Kenan Malik in Pandaemonium:
On Monday my essay ‘In Defence of Diversity’ – which exposes the hollowness of contemporary anti-immigration rhetoric, and places it in historical context – won the 3 Quarks Daily 2014 essay prize. And on Monday, the Times’ new columnist Melanie Phillips – my old colleague from the days when I was a panelist on BBC Radio 4’s The Moral Maze – published a polemic trying to claim the progressive groundfor critics of mass immigration. Her arguments are familiar – they are the very arguments I unpicked in my essay. So here are Phillips’ main points – and my response. If only she had read my essay first (not that I think it would have made much difference…)

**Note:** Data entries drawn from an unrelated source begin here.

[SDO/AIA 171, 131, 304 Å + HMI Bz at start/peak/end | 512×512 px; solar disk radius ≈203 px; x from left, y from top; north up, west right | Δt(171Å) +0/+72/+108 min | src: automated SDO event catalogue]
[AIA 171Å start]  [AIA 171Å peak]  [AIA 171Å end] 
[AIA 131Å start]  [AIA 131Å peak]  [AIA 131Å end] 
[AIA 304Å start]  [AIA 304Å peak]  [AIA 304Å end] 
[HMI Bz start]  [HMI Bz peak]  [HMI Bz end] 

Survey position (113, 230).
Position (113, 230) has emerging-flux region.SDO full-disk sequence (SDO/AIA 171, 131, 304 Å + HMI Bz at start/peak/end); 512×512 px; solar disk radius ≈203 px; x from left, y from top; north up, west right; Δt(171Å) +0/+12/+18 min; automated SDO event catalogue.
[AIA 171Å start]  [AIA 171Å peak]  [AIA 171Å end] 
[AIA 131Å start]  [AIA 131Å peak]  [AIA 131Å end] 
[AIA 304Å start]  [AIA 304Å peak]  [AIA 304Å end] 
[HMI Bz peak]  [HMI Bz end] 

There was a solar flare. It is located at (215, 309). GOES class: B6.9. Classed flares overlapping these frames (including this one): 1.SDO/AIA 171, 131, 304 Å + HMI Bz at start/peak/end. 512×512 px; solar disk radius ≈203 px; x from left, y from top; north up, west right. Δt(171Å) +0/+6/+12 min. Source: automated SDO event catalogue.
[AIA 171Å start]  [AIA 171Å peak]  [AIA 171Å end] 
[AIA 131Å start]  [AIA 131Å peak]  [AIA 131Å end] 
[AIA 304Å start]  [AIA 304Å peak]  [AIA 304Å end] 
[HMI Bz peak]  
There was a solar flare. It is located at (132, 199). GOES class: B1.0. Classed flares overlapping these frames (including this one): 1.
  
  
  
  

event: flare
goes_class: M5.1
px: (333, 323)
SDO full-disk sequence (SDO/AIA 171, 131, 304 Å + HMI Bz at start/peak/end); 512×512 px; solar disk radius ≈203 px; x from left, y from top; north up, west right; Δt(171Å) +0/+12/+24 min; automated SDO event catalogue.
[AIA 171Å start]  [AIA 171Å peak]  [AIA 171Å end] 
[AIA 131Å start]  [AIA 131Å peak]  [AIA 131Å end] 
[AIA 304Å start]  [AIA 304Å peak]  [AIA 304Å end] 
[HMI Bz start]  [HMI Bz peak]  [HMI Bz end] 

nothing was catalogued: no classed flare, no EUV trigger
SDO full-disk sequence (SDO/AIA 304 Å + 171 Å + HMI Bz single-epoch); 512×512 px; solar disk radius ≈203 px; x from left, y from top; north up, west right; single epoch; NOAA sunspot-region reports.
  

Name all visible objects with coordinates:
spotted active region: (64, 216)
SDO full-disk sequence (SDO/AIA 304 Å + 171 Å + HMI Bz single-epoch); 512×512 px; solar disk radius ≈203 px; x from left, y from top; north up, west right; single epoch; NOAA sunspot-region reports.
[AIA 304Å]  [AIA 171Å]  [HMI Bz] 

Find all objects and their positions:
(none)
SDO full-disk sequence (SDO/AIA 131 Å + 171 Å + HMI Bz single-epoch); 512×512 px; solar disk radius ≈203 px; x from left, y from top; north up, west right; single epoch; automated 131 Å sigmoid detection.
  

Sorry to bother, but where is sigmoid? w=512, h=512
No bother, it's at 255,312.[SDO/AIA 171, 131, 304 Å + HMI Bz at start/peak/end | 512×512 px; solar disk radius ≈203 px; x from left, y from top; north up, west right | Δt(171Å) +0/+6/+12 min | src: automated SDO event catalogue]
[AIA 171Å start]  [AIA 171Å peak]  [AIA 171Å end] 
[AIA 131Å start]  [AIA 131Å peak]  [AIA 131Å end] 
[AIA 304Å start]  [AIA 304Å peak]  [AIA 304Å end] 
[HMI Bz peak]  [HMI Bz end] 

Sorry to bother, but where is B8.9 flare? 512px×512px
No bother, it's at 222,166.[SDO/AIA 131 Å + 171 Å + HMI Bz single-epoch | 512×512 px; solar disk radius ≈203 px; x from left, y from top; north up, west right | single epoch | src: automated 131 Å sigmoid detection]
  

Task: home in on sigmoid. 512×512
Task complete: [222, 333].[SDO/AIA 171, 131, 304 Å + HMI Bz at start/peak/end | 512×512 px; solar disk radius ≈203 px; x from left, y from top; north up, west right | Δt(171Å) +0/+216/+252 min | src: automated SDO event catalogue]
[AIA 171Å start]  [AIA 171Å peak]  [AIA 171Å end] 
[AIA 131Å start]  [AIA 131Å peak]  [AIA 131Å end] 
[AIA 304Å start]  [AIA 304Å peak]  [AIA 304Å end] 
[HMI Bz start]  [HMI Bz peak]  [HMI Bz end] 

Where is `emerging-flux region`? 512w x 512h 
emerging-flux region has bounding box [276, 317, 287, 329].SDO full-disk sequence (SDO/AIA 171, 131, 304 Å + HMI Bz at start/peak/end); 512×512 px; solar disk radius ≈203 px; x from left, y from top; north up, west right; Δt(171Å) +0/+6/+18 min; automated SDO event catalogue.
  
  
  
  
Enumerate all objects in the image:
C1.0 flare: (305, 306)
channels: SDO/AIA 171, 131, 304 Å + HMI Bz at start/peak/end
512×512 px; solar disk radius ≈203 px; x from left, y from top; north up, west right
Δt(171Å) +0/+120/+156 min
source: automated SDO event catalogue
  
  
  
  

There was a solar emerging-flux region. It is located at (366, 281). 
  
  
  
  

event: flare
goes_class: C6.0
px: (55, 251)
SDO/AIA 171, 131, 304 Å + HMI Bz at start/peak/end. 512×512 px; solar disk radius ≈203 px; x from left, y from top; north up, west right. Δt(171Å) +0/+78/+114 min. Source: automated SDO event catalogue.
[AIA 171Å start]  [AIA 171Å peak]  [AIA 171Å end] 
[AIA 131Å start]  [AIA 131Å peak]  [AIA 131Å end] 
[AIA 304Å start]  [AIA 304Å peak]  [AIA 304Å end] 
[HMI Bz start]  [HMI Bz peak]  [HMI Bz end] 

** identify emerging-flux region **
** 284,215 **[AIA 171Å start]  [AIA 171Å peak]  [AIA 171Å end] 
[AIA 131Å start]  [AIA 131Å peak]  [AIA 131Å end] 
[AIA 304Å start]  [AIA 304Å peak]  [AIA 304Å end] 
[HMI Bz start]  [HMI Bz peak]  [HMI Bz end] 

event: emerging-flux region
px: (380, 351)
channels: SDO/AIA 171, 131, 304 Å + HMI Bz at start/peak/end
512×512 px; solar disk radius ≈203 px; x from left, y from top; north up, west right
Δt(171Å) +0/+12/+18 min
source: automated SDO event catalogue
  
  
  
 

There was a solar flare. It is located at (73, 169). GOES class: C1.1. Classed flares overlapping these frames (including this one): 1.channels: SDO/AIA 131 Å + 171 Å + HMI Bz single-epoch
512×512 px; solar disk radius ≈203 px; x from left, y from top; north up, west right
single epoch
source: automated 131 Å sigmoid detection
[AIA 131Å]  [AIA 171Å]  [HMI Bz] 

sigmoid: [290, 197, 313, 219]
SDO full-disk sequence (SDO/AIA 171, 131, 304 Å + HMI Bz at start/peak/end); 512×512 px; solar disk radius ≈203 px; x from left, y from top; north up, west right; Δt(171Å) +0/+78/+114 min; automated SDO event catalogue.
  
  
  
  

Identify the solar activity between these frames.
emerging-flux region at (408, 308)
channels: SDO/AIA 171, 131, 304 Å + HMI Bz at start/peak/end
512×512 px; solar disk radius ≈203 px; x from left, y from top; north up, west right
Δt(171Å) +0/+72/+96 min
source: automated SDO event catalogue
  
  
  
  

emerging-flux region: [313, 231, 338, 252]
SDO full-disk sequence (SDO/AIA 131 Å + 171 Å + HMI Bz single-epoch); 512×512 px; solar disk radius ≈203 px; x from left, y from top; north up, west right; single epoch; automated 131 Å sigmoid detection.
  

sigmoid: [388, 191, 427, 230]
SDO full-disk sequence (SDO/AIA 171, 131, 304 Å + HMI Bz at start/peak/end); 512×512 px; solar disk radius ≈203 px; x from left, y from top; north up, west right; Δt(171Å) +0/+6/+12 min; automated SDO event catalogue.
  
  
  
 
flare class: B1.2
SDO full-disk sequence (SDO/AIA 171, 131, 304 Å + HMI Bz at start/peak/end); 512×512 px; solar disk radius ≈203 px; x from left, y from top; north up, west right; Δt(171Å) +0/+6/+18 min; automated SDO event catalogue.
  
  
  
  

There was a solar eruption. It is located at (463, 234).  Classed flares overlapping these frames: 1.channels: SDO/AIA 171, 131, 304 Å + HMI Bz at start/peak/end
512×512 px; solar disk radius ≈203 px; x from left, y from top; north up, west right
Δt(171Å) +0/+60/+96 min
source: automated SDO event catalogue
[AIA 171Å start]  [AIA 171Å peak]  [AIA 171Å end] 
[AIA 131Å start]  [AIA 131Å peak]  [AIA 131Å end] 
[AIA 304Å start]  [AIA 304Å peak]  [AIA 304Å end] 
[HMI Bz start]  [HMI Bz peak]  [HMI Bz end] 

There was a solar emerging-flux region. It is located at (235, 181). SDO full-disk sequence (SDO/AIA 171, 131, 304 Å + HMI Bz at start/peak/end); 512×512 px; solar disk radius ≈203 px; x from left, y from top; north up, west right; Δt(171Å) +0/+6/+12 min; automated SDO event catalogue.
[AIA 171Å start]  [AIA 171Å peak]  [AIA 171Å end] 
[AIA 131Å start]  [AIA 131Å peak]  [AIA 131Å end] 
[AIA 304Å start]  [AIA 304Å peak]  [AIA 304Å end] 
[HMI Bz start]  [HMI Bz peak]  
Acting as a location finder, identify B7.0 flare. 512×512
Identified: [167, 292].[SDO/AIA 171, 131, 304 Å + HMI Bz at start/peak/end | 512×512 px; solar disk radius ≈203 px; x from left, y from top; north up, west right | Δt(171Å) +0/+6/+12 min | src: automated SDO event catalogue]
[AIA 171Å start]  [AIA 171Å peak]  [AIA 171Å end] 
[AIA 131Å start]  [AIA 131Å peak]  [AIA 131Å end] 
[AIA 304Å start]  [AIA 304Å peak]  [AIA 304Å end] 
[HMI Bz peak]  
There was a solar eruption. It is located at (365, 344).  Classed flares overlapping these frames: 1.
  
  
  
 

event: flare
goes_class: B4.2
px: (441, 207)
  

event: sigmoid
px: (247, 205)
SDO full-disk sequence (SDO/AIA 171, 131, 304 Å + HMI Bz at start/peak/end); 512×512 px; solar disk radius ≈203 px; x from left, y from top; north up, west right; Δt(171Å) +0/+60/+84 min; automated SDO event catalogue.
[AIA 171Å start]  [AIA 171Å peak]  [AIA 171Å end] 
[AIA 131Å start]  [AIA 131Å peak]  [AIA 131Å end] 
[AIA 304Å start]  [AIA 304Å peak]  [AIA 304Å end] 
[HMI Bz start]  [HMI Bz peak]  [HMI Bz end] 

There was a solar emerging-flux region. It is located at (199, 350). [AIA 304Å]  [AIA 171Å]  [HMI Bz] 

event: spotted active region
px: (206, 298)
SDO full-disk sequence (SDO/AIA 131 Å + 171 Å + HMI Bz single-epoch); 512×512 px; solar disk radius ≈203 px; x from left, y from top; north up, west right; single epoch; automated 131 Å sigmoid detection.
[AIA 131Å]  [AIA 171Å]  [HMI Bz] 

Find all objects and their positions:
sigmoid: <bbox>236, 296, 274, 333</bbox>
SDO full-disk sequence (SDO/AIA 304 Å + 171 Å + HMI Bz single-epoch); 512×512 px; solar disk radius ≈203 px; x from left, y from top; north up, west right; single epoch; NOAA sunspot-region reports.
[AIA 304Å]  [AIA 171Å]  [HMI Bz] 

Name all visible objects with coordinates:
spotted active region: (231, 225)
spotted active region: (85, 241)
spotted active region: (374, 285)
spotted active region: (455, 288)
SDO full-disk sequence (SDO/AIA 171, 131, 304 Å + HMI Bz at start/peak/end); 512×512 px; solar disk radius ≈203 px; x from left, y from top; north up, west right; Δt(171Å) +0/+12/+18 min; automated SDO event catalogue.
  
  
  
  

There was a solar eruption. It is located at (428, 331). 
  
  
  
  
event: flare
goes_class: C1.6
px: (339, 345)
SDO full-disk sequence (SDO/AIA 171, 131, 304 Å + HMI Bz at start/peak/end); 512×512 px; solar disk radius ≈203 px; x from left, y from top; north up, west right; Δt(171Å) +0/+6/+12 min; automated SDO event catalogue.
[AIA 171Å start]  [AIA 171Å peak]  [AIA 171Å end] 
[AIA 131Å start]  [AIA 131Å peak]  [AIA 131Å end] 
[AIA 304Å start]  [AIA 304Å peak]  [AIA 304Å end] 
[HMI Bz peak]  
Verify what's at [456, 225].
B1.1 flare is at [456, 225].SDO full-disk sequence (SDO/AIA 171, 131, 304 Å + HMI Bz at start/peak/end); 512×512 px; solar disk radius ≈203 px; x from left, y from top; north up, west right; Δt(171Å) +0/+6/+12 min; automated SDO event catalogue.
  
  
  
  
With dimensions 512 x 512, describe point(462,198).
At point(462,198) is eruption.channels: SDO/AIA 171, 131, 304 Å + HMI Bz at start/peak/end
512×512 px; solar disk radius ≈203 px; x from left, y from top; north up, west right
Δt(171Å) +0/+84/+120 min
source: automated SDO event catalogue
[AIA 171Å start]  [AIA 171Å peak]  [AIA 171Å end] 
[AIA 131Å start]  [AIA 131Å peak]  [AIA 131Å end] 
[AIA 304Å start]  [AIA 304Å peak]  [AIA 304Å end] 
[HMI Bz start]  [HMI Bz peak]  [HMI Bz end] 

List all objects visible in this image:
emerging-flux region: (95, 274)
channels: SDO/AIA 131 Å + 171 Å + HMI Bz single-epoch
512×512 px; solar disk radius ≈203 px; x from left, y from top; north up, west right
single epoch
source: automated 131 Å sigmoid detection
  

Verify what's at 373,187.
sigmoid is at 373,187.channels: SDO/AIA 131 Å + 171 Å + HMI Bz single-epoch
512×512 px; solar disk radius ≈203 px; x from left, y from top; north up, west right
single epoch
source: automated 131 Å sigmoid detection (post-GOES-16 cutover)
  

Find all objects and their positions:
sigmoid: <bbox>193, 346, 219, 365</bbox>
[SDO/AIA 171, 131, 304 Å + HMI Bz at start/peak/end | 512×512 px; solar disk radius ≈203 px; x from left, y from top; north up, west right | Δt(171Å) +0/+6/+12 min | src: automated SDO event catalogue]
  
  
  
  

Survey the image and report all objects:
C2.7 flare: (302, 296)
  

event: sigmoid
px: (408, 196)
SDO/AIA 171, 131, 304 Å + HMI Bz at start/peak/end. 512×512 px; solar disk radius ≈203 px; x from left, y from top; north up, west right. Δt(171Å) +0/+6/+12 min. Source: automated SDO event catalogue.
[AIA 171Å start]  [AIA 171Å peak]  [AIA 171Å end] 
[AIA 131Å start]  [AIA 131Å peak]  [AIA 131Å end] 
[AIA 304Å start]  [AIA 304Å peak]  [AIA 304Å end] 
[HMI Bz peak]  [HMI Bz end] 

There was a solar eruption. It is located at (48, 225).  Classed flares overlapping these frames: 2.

‘Even now, it is still the issue that dare not speak its name… Mass immigration is still something on which only one view is considered socially acceptable: that there is nothing wrong with it.’
This, of course, has become the standard meme among anti-immigration campaigners, endlessly pushed by authors such as David Goodhart and Paul Collier. I find it extraordinary that anyone still has the gall to make such a claim. To suggest that there is no debate about immigration, or that the only position that one can hold is in defence of mass immigration, is about as credible as suggesting that Nigel Farage is a shy, retiring type who hates stirring up controversy.
Far from immigration being a taboo subject, there are few issues about which politicians and journalists are more obsessed, and few ideas that have more acquired the status of uncontestable wisdom than the need to impose tighter immigration controls.